**AIM OF THE EXERCISE:**
Please reproduce verbatim everything in the material from the line containing "From the photographer's" down to the end of the material, including both of those ends.

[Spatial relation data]
• • • •

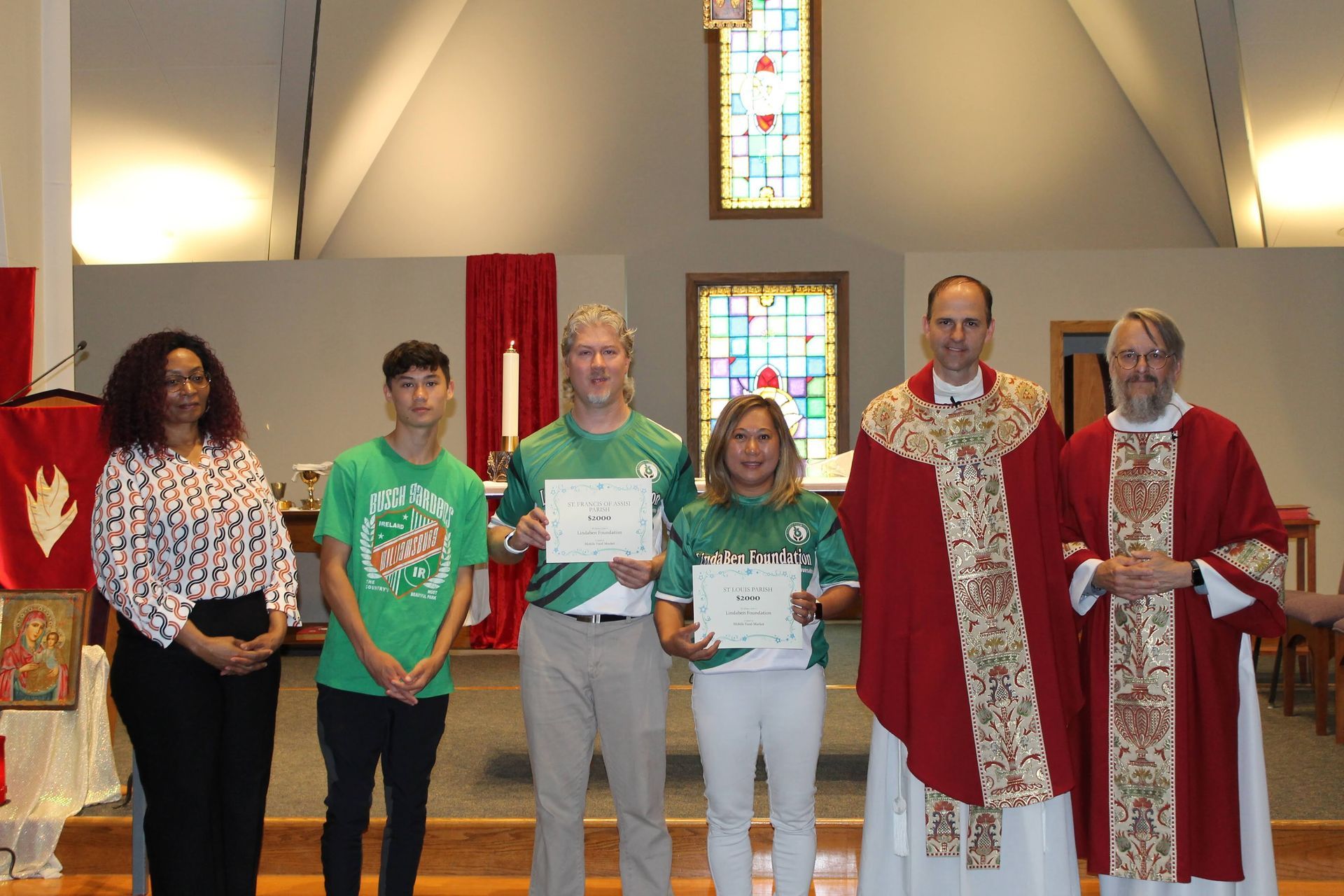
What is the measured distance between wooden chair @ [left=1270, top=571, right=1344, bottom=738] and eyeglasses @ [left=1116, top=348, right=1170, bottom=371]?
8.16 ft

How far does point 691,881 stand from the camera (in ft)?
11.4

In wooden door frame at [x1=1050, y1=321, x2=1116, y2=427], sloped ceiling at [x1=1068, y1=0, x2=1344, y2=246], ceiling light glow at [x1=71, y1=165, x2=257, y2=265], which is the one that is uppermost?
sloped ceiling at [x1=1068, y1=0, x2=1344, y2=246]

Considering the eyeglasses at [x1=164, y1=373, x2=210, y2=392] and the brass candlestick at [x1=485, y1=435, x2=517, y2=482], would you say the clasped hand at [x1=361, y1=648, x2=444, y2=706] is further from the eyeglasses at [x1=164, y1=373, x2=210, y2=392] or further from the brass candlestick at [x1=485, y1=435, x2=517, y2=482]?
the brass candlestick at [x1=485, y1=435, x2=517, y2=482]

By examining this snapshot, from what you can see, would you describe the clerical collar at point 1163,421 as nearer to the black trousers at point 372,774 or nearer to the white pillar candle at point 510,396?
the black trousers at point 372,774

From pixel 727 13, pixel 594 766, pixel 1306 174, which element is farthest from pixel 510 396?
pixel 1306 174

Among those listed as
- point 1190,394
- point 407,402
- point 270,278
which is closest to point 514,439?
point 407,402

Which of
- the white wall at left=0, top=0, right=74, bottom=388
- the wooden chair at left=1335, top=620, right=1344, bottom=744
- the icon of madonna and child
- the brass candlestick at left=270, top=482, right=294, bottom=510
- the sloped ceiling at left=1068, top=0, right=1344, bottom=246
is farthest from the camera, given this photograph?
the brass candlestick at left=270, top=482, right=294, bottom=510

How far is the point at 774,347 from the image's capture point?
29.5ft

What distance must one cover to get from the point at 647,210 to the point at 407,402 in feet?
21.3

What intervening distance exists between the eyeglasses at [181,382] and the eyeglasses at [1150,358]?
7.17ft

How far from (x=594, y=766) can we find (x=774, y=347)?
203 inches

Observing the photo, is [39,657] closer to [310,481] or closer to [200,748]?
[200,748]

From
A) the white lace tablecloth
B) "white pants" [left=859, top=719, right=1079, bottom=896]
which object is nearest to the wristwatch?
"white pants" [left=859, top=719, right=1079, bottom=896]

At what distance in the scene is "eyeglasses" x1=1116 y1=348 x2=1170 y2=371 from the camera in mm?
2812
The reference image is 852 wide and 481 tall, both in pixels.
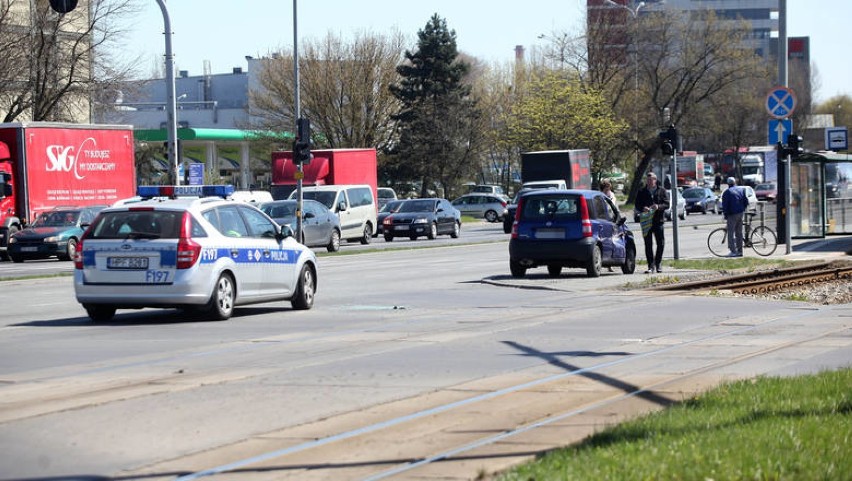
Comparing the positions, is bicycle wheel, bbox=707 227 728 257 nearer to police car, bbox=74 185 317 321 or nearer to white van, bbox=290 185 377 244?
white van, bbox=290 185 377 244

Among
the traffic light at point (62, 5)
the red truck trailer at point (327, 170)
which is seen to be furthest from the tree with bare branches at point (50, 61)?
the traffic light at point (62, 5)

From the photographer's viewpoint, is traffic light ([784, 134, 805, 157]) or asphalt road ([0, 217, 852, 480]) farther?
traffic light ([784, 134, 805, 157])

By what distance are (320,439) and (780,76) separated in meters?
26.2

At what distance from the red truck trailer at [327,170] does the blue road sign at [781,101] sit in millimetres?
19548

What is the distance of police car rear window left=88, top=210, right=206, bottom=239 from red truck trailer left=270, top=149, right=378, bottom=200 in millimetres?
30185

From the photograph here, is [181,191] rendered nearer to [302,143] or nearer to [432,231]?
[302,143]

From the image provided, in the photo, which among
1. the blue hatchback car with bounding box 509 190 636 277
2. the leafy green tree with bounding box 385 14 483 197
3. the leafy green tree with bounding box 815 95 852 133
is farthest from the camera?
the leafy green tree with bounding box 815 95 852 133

• • • •

**COMPLETE ANSWER:**
From the photographer's viewpoint, is traffic light ([784, 134, 805, 157]) or asphalt road ([0, 217, 852, 480]) farther?
traffic light ([784, 134, 805, 157])

By what distance are (320,439) and (780,76) separated in meters?
26.2

At what distance from the red truck trailer at [327,170] does the blue road sign at [781,101] sit in millimetres?
19548

What is the distance of police car rear window left=88, top=210, right=206, bottom=239 from red truck trailer left=270, top=149, right=378, bottom=200 in millimetres?
30185

From the photograph here, is [181,191] rendered nearer to [302,143] or nearer to [432,231]?
[302,143]

From the image provided, in the photo, which among
1. the blue hatchback car with bounding box 509 190 636 277
2. the leafy green tree with bounding box 385 14 483 197
3. the leafy green tree with bounding box 815 95 852 133
is farthest from the camera?
the leafy green tree with bounding box 815 95 852 133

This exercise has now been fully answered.